Why is my previously trusted device asking me to re-verify?
The privacy and security of our users is always a top priority at LastPass. As a security precaution, LastPass will routinely require users re-login to their accounts and re-verify their trusted devices. If you are prompted to do so, please log into your LastPass account with your master password and check your email to re-verify your trusted devices.
Additional information regarding trusted devices can be located here.
What if I am unable to access the LastPass verification email?
You should contact your email service provider and work with them directly to regain access to your email account. Once they've assisted you with accessing your email, you can proceed with the trusted device verification for LastPass.
If your email service provider is unable to help you regain access to your email account, please contact our LastPass Support team so that we can pursue all potential avenues to help you regain access to your LastPass account.
I don't remember my master password. How can I recover?
Due to our zero-knowledge security infrastructure, LastPass does not know your master password and cannot reset your master password for you.
If your master password for LastPass is ever lost or forgotten, there are several account recovery methods to use to restore access to your vault.

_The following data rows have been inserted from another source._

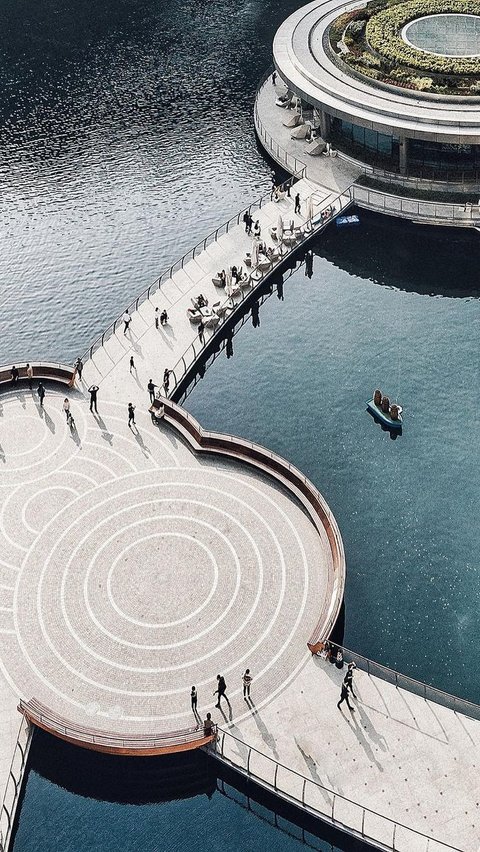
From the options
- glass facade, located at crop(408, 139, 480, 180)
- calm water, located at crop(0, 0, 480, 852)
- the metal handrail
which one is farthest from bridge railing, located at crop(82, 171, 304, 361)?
glass facade, located at crop(408, 139, 480, 180)

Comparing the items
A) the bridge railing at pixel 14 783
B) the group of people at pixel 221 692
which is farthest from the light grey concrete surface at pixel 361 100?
the bridge railing at pixel 14 783

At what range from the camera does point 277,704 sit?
71.7m

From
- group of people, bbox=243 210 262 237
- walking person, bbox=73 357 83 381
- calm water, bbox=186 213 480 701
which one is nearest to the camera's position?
calm water, bbox=186 213 480 701

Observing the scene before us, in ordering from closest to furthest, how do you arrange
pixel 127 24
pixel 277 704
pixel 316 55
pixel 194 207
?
pixel 277 704 < pixel 194 207 < pixel 316 55 < pixel 127 24

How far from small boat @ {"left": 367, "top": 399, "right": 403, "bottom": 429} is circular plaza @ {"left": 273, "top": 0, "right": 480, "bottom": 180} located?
39.4m

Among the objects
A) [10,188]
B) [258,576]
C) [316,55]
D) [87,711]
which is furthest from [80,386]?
[316,55]

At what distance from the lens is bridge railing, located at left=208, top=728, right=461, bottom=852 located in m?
64.1

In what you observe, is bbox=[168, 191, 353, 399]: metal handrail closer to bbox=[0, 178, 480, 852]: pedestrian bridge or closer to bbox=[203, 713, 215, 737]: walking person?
bbox=[0, 178, 480, 852]: pedestrian bridge

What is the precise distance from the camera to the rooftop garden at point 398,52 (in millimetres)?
127062

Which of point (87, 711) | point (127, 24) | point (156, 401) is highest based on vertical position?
point (127, 24)

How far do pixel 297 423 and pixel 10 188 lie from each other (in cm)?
5741

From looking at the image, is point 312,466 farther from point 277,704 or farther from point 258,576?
point 277,704

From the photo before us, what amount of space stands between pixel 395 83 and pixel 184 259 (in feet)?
120

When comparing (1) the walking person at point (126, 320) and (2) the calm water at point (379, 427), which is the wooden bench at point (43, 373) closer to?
(1) the walking person at point (126, 320)
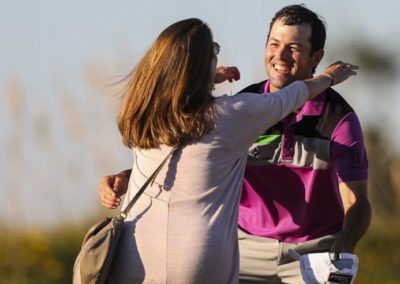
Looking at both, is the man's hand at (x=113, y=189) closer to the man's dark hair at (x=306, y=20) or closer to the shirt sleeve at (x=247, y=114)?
the shirt sleeve at (x=247, y=114)

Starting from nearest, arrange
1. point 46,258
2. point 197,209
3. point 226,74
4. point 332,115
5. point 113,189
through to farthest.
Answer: point 197,209
point 113,189
point 226,74
point 332,115
point 46,258

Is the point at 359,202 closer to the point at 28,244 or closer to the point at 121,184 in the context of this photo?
the point at 121,184

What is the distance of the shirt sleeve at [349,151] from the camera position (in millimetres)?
5809

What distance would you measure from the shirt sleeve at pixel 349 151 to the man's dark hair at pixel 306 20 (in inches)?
21.6

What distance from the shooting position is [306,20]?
6320mm

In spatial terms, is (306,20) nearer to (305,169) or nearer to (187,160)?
(305,169)

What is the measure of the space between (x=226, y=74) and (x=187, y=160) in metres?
0.73

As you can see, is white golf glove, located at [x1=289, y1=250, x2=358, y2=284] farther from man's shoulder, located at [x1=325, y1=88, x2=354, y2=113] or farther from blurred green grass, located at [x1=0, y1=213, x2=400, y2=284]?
blurred green grass, located at [x1=0, y1=213, x2=400, y2=284]

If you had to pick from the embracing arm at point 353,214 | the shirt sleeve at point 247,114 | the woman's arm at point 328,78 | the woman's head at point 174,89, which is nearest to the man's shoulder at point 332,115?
the woman's arm at point 328,78

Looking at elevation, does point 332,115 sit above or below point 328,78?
below

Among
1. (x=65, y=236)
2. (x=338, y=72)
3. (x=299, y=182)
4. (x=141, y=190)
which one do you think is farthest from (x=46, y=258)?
(x=141, y=190)

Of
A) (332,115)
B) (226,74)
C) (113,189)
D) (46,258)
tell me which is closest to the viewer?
(113,189)

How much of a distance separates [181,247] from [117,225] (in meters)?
0.28

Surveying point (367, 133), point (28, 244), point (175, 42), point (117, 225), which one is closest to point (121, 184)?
point (117, 225)
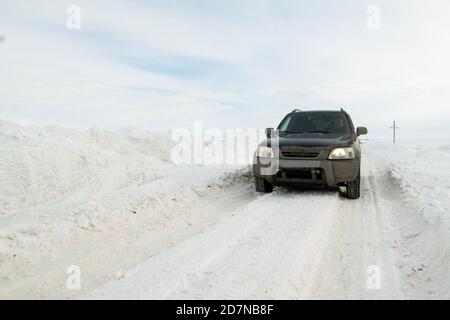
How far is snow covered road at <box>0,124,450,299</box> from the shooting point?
3.76m

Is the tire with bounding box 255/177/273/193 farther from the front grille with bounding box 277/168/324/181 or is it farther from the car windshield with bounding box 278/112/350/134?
the car windshield with bounding box 278/112/350/134

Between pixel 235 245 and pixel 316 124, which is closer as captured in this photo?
pixel 235 245

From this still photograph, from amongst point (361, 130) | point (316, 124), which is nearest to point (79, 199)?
point (316, 124)

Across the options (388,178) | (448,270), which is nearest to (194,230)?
(448,270)

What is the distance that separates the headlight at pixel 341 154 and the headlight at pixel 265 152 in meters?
1.23

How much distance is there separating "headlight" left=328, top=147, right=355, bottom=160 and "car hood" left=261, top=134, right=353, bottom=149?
4.2 inches

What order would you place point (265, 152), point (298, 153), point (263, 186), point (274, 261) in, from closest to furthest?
point (274, 261) → point (298, 153) → point (265, 152) → point (263, 186)

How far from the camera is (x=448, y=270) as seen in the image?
4047 millimetres

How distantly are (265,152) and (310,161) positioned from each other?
3.33 feet

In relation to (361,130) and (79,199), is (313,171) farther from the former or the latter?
(79,199)

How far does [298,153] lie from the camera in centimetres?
750

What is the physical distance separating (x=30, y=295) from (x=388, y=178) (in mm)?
9675

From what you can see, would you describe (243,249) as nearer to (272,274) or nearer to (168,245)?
(272,274)

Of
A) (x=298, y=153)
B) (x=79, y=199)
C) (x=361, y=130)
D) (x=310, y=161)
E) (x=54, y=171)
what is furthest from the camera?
(x=54, y=171)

See here for more information on recovering a lost master password.
What is LastPass doing to help protect my account?
LastPass protects our customers through many layers of encryption and security we put in place to keep your data safe, but using a strong, unique master password will help to protect your LastPass account. When a LastPass user creates a master password, it is used to generate a unique encryption key that is local to the user’s device. Master passwords are never sent or shared with LastPass. Without the encryption key, encrypted vault data will remain in an encrypted and essentially non-usable state.
- End-point encryption: Encryption happens at the device level before syncing to LastPass for safe storage, so only users can decrypt their sensitive vault data.
- 256-bit AES encryption: This algorithm is widely accepted as impenetrable – it’s the same encryption type utilized by leading banks and the military.
- TLS for secure data transfer: Even though sensitive data is already encrypted with AES-256, the TLS protocol secures the connection to LastPass to further protect a user’s data.
- 600,000 rounds of PBKDF2-SHA256 hashing for brute-force attacks: We strengthen the master password and encryption key against large-scale, brute-force attacks by slowing down guesses. The default minimum number of password iterations is 600,000 rounds (for new accounts and those who update their existing iteration count).
- Private master password: Your master password is never stored with LastPass, which helps ensure that access to your sensitive vault data remains secure.
- Zero-knowledge model: LastPass Federated Login Services is designed to ensure that the user’s identity provider credentials are not exposed to LastPass and all data stored encrypted on LastPass’ servers.